Kakinya berhenti di sebuah warung makan yang tidak terlalu ramai pelanggan. Melihat kedatangan pembeli, penjual makanan di warung itu langsung menghampirinya.
"Apakah Nimas ingin memesan makanan?" tanya penjual dengan senyum ramahnya.
"Ya, bibi. Aku ingin memesan makanan" balasnya tak kalah ramah.
"Baik kalau begitu mohon tunggu sebentar ya, saya ambilkan di dalam"
Gadis itu mengangguk sebagai jawaban. Tak lama kemudian makanan datang, segera ia makan untuk mengisi perutnya yang kosong.
"Kira-kira menurutmu kapan yah Raden kesayangan kita pulang?" tanya seseorang yang tak jauh dari tempat duduk gadis itu kepada temen sebelahnya.
"Entahlah aku juga tidak tahu tapi aku harap dia pulang dalam keadaan sehat tanpa kekurangan apapun" jawab teman disebelahnya.
"Semoga saja, lebih baik kita tidak membicarakan itu lagi" mereka mengakhiri pembicaraannya.
Gadis itu mengernyit heran, "Raden kesayangan? Siapakah itu? Aku tidak menyangka akan ada seorang putra raja yang menjadi kesayangan rakyatnya" gumam gadis itu dalam hati.
Memilih untuk tidak memikirkannya, gadis itu berdiri ke arah pemilik warung untuk membayar makanannya.
*****
"Ibunda, ada apa ini? Mengapa mereka bekerja dengan tergesa-gesa?" Rara Kandita heran melihat beberapa emban istana dan prajurit yang bekerja dengan tergesa-gesa.
"Ibunda juga tidak mengetahuinya, putriku" jawab orang yang tak lain adalah Aci Putih kepada putrinya.
Aci Putih juga heran melihatnya dan untuk menghilangkan rasa penasarannya, dia menghentikan salah satu emban yang tidak sengaja melewati mereka.
"Tunggu"
"Sandika Gusti ratu, ada yang bisa saya bantu?"
"Tidak ada, aku hanya ingin bertanya. Apa yang sedang terjadi disini? Kenapa aku melihat beberapa pelayan dan prajurit bekerja dengan tergesa-gesa?"
"Izin menjawab Gusti Ratu, kami diperintahkan oleh Gusti Prabu Siliwangi untuk menyiapkan ruang pengobatan segera"
"Ruang pengobatan?

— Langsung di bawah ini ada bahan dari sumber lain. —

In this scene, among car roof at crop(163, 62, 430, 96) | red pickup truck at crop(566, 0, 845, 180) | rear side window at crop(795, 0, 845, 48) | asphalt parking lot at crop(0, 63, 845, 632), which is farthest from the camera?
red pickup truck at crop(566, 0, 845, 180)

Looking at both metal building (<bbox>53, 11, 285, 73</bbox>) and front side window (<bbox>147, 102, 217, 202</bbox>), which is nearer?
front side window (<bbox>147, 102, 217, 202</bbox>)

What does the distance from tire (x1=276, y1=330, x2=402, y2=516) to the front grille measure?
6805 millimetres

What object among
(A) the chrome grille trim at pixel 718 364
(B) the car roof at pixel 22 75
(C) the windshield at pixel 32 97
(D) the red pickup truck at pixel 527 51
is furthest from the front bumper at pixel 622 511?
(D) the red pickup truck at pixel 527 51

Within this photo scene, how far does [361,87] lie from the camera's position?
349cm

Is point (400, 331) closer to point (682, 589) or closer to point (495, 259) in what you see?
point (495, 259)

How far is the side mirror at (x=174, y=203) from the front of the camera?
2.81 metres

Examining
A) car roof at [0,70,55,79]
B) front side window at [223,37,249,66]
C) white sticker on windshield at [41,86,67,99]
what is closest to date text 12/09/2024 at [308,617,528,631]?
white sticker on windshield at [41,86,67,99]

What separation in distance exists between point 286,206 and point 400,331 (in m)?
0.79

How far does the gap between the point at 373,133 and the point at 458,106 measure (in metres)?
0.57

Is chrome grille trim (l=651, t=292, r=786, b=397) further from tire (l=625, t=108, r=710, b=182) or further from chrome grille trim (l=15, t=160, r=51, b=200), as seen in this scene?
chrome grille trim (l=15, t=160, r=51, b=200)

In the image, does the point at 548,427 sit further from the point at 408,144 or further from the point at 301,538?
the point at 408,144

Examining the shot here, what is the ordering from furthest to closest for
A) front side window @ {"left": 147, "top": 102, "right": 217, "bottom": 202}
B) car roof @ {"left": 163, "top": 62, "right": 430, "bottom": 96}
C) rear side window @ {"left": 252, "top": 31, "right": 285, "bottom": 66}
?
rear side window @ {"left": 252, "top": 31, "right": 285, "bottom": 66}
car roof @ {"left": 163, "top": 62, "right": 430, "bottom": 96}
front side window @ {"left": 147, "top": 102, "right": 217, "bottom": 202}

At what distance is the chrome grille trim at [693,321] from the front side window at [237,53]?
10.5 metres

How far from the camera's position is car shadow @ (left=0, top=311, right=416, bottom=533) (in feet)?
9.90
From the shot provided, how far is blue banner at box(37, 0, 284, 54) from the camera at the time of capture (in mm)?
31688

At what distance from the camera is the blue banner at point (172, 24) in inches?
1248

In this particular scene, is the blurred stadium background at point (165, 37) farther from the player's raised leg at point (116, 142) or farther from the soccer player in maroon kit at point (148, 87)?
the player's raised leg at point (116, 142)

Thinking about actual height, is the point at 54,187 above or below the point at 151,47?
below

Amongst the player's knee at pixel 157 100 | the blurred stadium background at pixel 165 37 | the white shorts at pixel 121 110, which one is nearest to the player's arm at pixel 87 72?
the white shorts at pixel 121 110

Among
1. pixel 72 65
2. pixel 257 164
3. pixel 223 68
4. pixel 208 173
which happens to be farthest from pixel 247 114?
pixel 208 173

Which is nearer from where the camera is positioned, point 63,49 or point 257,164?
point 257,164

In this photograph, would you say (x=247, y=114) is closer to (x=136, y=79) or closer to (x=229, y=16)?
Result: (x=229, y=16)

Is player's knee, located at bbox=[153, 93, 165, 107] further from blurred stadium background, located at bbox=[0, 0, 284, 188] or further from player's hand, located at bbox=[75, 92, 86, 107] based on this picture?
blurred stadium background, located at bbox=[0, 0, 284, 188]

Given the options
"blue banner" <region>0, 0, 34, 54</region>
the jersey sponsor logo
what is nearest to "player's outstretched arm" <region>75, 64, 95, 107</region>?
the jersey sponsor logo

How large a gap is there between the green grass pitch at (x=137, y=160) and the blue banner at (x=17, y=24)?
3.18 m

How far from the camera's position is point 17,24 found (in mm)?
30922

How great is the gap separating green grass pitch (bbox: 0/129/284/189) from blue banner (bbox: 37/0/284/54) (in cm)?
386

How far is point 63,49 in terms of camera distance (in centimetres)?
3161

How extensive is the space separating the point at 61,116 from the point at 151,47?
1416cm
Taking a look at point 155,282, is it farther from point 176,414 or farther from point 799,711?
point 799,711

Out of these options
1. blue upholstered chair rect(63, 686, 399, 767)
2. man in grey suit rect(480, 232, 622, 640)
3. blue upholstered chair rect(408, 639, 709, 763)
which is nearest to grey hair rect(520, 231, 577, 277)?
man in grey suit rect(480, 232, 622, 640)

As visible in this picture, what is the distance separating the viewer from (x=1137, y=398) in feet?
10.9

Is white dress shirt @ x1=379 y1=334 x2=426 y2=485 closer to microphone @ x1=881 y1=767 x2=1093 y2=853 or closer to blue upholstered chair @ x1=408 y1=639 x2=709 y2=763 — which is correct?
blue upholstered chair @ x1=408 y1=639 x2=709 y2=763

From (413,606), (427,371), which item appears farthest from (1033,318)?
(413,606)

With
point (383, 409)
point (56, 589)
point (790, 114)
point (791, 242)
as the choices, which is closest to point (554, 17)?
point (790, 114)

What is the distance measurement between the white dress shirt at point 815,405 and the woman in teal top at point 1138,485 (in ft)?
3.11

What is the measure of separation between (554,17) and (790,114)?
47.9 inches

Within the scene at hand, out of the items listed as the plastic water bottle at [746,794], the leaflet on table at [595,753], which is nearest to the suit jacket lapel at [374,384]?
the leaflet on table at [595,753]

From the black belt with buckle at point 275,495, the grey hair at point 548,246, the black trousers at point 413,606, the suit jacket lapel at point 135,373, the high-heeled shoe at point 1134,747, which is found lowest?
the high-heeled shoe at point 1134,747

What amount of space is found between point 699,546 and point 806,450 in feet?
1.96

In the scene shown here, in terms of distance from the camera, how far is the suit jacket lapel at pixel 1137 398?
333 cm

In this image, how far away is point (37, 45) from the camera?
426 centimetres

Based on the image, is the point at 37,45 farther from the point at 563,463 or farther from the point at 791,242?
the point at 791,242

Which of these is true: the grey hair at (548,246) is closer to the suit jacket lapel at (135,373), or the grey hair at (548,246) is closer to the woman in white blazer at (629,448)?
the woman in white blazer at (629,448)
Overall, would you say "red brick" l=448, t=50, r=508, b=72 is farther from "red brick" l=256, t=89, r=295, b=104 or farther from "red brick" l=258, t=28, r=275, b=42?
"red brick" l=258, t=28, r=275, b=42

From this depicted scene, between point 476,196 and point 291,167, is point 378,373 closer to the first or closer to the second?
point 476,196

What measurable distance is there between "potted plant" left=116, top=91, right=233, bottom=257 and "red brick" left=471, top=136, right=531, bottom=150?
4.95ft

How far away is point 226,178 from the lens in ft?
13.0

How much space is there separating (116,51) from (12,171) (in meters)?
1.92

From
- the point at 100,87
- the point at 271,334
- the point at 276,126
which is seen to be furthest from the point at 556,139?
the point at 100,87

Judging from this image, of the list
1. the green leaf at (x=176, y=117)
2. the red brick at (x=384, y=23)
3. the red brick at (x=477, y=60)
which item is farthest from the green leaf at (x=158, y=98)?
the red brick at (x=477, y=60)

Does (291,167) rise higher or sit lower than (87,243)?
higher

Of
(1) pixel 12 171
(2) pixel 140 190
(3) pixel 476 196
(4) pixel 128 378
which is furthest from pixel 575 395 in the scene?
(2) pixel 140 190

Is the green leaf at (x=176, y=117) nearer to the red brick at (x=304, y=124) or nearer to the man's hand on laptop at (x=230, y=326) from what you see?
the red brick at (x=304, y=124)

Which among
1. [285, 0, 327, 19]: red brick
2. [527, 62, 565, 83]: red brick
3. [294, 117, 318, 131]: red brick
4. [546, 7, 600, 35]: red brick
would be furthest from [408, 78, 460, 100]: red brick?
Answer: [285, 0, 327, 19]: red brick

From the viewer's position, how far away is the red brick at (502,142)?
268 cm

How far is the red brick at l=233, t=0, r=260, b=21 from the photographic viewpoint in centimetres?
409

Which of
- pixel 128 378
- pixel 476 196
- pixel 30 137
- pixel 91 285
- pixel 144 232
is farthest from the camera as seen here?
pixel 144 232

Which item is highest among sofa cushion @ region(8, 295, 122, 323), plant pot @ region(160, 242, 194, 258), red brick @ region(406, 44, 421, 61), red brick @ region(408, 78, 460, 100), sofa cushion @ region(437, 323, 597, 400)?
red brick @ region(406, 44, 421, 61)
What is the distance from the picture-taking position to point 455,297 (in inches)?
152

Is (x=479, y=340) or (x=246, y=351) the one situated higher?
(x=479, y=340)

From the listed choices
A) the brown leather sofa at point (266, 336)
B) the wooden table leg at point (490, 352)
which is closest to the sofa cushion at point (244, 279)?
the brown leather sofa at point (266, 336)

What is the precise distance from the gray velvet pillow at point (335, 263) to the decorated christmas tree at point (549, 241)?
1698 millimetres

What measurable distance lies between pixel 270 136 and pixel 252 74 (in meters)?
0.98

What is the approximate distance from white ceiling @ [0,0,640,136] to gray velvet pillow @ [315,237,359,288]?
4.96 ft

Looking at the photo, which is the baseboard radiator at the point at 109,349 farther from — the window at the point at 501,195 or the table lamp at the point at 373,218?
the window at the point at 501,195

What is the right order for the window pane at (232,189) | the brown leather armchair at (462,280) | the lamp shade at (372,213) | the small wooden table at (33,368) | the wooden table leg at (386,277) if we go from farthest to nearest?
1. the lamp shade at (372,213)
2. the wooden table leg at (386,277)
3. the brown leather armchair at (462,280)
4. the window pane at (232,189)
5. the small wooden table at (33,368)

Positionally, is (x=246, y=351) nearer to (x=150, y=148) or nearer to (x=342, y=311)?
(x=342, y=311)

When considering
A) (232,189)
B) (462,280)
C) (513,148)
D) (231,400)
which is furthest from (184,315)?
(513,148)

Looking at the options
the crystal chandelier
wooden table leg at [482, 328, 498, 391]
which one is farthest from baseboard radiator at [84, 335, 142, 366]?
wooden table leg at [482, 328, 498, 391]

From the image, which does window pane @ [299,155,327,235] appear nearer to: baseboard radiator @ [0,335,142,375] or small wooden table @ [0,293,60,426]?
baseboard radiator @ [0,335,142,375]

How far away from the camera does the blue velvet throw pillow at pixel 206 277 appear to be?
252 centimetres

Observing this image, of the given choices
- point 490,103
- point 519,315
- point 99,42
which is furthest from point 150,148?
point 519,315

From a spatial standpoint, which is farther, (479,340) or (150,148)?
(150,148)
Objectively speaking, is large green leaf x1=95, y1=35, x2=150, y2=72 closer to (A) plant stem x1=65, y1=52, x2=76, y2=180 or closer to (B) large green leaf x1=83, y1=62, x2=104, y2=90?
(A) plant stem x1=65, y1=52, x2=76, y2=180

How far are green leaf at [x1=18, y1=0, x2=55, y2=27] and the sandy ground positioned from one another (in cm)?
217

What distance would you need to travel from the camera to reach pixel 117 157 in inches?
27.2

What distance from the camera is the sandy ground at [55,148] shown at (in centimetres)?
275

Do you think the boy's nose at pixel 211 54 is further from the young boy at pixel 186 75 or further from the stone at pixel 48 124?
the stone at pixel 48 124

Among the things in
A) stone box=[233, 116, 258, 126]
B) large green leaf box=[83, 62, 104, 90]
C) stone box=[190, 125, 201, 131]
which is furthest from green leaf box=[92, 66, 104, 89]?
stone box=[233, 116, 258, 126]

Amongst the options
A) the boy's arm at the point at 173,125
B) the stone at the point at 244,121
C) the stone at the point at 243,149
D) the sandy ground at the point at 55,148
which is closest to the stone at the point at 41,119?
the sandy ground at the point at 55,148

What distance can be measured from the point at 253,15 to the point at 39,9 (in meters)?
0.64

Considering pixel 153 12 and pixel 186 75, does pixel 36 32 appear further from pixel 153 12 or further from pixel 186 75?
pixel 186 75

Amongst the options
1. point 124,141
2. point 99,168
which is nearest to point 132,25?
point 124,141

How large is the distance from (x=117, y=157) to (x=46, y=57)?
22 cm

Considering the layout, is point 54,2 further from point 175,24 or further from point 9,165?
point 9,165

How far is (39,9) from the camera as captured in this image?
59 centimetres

Memangnya siapa yang sakit?"
"Mohon maaf Gusti Ratu, kami tidak mengetahuinya"
"Baiklah kalau begitu, kembalilah bekerja"
"Sandika Gusti Ratu"
Emban itu segera pergi dari hadapan Aci Putih untuk melanjutkan pekerjaannya yang sempat tertunda.
"Ibunda"
"Ya putriku"
"Menurut Ibunda, siapakah orang yang sedang sakit itu?"
"Entahlah putriku, Ibunda juga tidak mengetahuinya namun kejadian ini mirip seperti saat Nanda Kian Santang sakit waktu kecil. Ayahandamu dulu juga pernah memerintahkan emban dan prajurit untuk menyiapkan ruang pengobatan dan juga beberapa tabib disana, Ibunda tidak tahu siapa yang sakit saat ini jika itu Nanda Kian Santang Ibunda tidak akan heran namun itu tidak mungkin karena dia belum kembali dari pengembaraannya" Aci Putih menjawab pertanyaan putrinya sambil mengingat-ingat kejadian yang pernah terjadi.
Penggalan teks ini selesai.